Rumors that they might trade from their rotation, particularly relatively expensive veteran Luis Castillo, for more polished offensive pieces have yet to jell with reality. Dipoto’s normally frenetic approach to transactions has sputtered to a perplexing halt. The Mariners could still make moves, of course. But if they hope to take advantage of a stellar pitching generation, it might already be too little, too late.

The ‘Best Fans in Baseball’ (losers)

Ah, yes, St. Louis: that self-proclaimed preeminent baseball town, home to the franchise that didn’t have a losing season for a decade and a half, the model for annual contention. Times have changed.

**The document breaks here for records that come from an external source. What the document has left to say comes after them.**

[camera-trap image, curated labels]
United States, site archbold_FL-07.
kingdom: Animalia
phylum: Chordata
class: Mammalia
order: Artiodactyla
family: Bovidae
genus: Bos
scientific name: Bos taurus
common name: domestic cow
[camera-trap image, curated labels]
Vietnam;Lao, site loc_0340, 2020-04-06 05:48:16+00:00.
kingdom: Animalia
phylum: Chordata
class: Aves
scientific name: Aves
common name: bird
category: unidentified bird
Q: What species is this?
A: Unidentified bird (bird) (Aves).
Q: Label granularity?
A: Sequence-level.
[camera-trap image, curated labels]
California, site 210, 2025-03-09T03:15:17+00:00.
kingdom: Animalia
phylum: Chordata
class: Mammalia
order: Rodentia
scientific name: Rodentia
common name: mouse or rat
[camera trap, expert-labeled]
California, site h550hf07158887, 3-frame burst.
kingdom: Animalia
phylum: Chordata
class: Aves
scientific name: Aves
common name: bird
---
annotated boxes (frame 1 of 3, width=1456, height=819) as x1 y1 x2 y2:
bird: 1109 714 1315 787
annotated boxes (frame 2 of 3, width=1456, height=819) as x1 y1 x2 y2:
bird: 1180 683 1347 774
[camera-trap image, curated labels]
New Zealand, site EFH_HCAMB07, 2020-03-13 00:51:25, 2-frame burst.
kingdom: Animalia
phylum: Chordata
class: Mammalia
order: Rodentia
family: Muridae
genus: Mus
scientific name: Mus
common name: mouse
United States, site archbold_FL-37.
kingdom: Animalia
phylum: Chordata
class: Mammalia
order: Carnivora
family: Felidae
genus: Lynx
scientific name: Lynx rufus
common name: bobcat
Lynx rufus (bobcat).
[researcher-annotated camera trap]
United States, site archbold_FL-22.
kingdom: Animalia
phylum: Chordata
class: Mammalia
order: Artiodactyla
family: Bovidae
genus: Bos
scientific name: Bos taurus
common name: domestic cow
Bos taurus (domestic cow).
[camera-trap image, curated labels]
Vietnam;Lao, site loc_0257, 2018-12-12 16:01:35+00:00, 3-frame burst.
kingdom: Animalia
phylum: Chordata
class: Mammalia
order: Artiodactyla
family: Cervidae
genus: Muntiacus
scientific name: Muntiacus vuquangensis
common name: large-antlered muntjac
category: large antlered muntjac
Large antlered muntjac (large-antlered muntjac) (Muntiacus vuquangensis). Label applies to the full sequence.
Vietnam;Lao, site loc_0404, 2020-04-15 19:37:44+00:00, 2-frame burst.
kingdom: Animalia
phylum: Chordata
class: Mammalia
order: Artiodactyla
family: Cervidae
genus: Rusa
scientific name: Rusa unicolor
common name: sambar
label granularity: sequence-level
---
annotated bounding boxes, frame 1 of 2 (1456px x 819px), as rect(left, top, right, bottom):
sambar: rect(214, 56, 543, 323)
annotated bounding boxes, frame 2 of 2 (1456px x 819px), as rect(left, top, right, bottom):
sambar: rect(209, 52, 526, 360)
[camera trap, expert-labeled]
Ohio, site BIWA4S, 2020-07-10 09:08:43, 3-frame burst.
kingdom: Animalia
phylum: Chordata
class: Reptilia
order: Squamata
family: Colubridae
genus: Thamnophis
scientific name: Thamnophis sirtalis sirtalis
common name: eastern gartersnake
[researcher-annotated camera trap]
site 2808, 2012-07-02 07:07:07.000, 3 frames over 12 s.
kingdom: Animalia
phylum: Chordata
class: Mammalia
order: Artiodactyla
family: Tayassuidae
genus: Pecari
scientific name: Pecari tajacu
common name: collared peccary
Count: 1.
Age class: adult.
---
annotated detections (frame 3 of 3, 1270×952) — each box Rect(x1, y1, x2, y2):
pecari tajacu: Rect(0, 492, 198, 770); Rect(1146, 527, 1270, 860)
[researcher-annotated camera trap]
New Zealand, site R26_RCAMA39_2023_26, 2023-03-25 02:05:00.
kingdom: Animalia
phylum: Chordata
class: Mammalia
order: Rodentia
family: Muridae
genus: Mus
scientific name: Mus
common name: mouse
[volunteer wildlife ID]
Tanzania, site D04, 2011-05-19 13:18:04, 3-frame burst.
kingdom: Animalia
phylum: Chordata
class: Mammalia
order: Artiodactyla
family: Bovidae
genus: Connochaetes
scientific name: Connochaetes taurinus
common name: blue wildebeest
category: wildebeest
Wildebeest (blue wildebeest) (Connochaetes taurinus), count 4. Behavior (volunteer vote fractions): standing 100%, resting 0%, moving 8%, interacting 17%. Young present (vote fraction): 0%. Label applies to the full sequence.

The Cardinals entered this offseason after missing the playoffs again in 2024, their second straight season of futility after a generation of fans only saw them win. The stated goal for team president John Mozeliak, who will step down after this year, was to shed payroll, get younger, start something like a rebuild. They didn’t pay to keep Goldschmidt around. They fielded offers for eight-time all-star third baseman Nolan Arenado. Even last year’s free agent pitching prize, Sonny Gray, seemed disposable for the sake of a more financially efficient, productive future.

But as of this week, the Cardinals have not made strides toward a brighter future. Instead, they are standing still. They are the only team that has not signed a major league free agent. They have not traded Arenado. They have not traded anyone. As they report to spring training this week, they do so in a state of arrested nondevelopment, the future as uncertain as it was three months ago. And in St. Louis, for Cardinals fans, that simply does not fly.